The COVID-19 crisis created a boomerang effect: the United States implemented measures quickly, injecting 2 trillion dollars in stimulus. The euro/dollar rose from 1.0780 (March 25, 2020) to 1.2299 (December 31, 2020). Subsequently, the ECB’s TLTRO programs began to reduce this advantage.

Russia’s invasion of Ukraine in February 2022 worsened the European geopolitical situation. Although September of that year marked a trend reversal, there is currently strong resistance at 1.1255 that defines the present technical context.

Macroeconomic variables affecting both currencies

Elements that strengthen the USD

  • Federal Reserve balance sheet reduction
  • Interest rate hikes
  • Repatriation of foreign corporate capital
  • Financial crises (safe haven effect of the dollar)
  • US GDP growth
  • Favorable regulatory incentives

Elements that weaken the USD

  • Recessions or local crises in the US
  • Gradual abandonment of the dollar by emerging economies
  • Expansion of the Fed’s balance sheet generating inflation
  • Rate reductions
  • Loss of confidence in the US economy

Factors supporting the EUR

  • Rate hikes by the ECB
  • Economic improvement in the Eurozone
  • Reduction in overall unemployment
  • Increased credit activity in the Eurosystem
  • Growth of the combined GDP
  • Contraction of monetary reserves

Elements pressuring the EUR

  • Massive liquidity injections expanding the money supply
  • Rate cuts
  • Debt purchase programs (Grexit, post-COVID)
  • Rising unemployment
  • Geopolitical instability (energy crisis due to sanctions on Russia)

Price formation: A comprehensive perspective

The forecast for the euro-dollar depends on the complex interplay of these factors. A distinctive feature of the EUR/USD is its market depth, which limits abrupt fluctuations compared to exotic pairs.

It is essential to remember that the quote is formed by its own merits or the faults of others. An economy in the Eurozone without changes can depreciate if a US crisis erupts, or vice versa.
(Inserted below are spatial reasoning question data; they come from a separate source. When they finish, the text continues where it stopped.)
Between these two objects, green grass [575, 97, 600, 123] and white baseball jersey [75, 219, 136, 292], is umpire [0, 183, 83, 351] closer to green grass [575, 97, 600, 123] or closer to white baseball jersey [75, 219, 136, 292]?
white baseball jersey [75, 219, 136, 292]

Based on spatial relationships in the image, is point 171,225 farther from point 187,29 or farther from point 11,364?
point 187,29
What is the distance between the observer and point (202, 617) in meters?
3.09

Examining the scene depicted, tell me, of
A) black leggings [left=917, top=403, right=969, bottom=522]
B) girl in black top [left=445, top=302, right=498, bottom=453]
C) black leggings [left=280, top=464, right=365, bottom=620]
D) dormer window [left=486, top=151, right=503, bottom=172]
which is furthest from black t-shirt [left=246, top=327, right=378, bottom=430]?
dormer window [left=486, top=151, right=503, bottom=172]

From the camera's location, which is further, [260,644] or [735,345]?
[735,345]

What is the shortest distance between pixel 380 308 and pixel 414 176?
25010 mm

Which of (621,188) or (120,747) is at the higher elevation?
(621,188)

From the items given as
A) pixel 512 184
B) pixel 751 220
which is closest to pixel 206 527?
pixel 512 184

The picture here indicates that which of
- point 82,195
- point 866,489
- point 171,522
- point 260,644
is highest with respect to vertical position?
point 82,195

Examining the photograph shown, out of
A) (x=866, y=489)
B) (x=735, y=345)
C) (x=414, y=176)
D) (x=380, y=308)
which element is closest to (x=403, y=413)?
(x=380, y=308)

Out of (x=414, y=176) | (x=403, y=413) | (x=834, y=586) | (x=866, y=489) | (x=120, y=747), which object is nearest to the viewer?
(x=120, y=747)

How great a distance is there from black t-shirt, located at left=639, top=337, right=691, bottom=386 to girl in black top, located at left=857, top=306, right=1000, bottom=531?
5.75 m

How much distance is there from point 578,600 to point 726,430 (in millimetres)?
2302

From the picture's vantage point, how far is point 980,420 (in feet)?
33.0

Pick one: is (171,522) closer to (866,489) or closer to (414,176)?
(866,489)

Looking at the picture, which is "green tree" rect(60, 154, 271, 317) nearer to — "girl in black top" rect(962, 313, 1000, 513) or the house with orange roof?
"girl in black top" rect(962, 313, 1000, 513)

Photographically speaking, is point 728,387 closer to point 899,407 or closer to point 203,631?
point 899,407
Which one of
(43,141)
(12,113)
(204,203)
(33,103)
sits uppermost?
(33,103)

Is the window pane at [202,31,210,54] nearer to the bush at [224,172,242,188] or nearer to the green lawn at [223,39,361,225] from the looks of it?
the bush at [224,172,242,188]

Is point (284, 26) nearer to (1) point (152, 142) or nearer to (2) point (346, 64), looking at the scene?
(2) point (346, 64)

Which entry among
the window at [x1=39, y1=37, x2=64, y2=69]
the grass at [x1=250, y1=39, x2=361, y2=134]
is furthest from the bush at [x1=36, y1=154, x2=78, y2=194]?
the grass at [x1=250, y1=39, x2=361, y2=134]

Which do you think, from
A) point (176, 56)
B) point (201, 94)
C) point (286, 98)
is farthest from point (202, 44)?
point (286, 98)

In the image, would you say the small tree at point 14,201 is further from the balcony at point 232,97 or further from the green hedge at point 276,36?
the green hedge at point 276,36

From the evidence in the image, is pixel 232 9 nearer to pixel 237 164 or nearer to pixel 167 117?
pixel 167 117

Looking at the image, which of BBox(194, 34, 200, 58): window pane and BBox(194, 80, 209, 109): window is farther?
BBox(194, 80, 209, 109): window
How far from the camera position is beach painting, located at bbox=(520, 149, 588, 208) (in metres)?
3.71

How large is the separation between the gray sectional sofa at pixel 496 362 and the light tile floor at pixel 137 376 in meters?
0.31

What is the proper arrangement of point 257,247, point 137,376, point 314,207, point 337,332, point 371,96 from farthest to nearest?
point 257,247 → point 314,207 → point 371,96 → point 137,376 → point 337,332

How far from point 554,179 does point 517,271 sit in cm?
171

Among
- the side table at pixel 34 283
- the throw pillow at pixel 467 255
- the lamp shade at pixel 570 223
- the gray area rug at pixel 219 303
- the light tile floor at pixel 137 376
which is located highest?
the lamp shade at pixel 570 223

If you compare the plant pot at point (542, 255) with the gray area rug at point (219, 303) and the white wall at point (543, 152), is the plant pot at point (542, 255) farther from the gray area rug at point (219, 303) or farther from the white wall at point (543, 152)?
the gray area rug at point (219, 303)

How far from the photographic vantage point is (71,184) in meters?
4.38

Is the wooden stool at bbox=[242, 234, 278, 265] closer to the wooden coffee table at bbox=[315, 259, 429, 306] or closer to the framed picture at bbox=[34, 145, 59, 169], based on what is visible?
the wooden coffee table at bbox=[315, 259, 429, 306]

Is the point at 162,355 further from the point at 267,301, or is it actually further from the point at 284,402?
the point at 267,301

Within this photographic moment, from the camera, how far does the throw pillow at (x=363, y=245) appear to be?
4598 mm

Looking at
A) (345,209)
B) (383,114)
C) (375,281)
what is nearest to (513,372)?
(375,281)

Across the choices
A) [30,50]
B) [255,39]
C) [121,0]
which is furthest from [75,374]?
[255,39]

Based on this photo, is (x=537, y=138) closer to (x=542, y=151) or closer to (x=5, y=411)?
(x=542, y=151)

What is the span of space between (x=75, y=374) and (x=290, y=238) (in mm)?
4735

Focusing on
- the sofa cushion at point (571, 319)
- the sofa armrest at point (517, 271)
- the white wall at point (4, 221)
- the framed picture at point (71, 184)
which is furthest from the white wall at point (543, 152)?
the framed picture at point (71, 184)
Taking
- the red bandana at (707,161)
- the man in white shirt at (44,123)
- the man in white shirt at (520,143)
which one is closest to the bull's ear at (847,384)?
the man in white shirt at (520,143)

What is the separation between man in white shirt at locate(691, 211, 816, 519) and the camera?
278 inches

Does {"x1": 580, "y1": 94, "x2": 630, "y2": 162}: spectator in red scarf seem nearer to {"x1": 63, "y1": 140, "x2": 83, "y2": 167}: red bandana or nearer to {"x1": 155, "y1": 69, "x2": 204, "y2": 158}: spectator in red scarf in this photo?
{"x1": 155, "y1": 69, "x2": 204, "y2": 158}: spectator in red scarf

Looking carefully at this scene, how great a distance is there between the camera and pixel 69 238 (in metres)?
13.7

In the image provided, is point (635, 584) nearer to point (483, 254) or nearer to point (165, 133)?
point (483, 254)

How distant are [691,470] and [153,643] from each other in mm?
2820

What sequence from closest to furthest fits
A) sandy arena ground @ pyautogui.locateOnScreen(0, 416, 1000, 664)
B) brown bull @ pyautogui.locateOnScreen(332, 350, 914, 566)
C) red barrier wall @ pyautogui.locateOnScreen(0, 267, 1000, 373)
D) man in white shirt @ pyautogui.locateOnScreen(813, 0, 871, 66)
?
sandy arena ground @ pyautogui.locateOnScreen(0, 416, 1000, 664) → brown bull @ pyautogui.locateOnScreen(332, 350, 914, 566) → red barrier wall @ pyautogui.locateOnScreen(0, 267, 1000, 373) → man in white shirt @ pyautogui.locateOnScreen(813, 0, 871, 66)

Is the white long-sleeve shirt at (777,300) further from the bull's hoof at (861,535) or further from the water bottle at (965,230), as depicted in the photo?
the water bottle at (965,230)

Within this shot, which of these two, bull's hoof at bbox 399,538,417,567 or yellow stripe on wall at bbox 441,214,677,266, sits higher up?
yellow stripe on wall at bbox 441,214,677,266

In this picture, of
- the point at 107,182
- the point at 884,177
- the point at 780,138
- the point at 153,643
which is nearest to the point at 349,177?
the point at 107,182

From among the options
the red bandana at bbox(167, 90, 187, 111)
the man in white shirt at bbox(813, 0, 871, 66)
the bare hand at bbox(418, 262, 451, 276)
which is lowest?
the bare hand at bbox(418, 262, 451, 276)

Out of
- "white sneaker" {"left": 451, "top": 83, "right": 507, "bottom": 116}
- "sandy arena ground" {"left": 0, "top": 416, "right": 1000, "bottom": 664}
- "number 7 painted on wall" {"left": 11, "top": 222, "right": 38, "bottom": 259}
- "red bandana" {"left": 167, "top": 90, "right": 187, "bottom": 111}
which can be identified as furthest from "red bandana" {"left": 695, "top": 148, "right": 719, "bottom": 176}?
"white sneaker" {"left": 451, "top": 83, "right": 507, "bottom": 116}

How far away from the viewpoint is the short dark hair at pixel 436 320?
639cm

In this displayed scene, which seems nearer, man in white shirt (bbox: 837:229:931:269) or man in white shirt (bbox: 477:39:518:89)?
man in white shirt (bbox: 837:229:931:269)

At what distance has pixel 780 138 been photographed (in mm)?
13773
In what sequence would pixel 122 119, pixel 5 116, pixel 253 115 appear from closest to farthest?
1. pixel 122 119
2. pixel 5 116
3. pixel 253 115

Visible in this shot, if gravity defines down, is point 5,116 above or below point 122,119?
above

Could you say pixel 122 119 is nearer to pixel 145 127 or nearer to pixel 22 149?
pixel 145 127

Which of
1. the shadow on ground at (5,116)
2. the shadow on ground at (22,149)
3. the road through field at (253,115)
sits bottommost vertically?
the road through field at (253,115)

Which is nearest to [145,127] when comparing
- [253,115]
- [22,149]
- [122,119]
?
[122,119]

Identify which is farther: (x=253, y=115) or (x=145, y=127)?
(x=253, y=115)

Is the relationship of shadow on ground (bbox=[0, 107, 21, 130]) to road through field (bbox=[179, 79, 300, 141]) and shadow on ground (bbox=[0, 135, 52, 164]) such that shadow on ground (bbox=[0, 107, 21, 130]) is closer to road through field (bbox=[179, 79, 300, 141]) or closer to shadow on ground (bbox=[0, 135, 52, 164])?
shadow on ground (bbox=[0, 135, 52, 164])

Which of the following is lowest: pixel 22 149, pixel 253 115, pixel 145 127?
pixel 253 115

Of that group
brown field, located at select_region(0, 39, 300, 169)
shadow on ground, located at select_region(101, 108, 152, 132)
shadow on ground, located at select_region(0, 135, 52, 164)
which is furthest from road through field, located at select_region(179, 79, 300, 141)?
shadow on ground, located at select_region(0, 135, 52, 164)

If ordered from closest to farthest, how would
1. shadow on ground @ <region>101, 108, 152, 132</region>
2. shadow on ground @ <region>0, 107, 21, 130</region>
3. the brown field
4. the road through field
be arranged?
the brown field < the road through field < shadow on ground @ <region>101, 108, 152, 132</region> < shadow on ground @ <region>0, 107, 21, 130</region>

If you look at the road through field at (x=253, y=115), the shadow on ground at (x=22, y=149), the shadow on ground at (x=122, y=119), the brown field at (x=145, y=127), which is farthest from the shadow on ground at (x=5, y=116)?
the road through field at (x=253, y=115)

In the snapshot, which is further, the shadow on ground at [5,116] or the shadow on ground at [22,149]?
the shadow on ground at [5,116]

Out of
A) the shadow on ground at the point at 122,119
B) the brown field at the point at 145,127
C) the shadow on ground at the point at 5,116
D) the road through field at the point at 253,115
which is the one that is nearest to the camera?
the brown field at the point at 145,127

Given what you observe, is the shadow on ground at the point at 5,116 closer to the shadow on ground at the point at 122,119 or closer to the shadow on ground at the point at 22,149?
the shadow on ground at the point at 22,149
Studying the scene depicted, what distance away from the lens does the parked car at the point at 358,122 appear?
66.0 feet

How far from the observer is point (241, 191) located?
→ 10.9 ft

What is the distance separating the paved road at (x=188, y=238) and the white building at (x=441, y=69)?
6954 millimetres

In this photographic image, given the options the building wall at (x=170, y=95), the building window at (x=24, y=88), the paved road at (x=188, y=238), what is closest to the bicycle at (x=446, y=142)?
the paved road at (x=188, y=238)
At each moment, the positioning criterion will determine whether it is better to adopt a long or short stance.

Currency investment methods

For retail investors, there are three main avenues:

Investment funds: Less efficient option, as it invests in monetary instruments denominated in a specific currency without taking advantage of parity fluctuations.

Futures on EUR/USD: Forward contracts where gains are made if the exchange rate moves favorably according to the forecast within the estimated period.

Contracts for difference (CFD): More accessible method, allowing exposure to relevant positions with reduced capital thanks to leverage. A standard Forex lot represents 100,000 units of the base currency, and exchange movements are usually mild, making leverage useful for intraday and short-term trading.

Risk considerations

Despite the forecasts presented, unpredictable variables must be considered. “Black swan” events can impact globally or affect specific regions. Countries experience different cycles, so problems in one area can present opportunities in another.

Although EUR and USD will maintain their dominant position in Forex, volatility will not be a specific problem if exposure is properly calibrated and risk management principles are followed.

Conclusion: EUR/USD profitability in 2024-2025

Investing in the EUR/USD pair offers attractive features: low intrinsic volatility, enormous liquidity, and opportunities in both bullish and bearish periods. Monitoring macroeconomic developments, especially the monetary decisions of the Fed and ECB, will be decisive.

Historically, US indicators anticipate the movements of the European Central Bank, creating predictable patterns. With solid technical analysis and constant monitoring of macroeconomic expectations, the euro-dollar forecast for these years provides a well-founded basis for making informed currency investment decisions.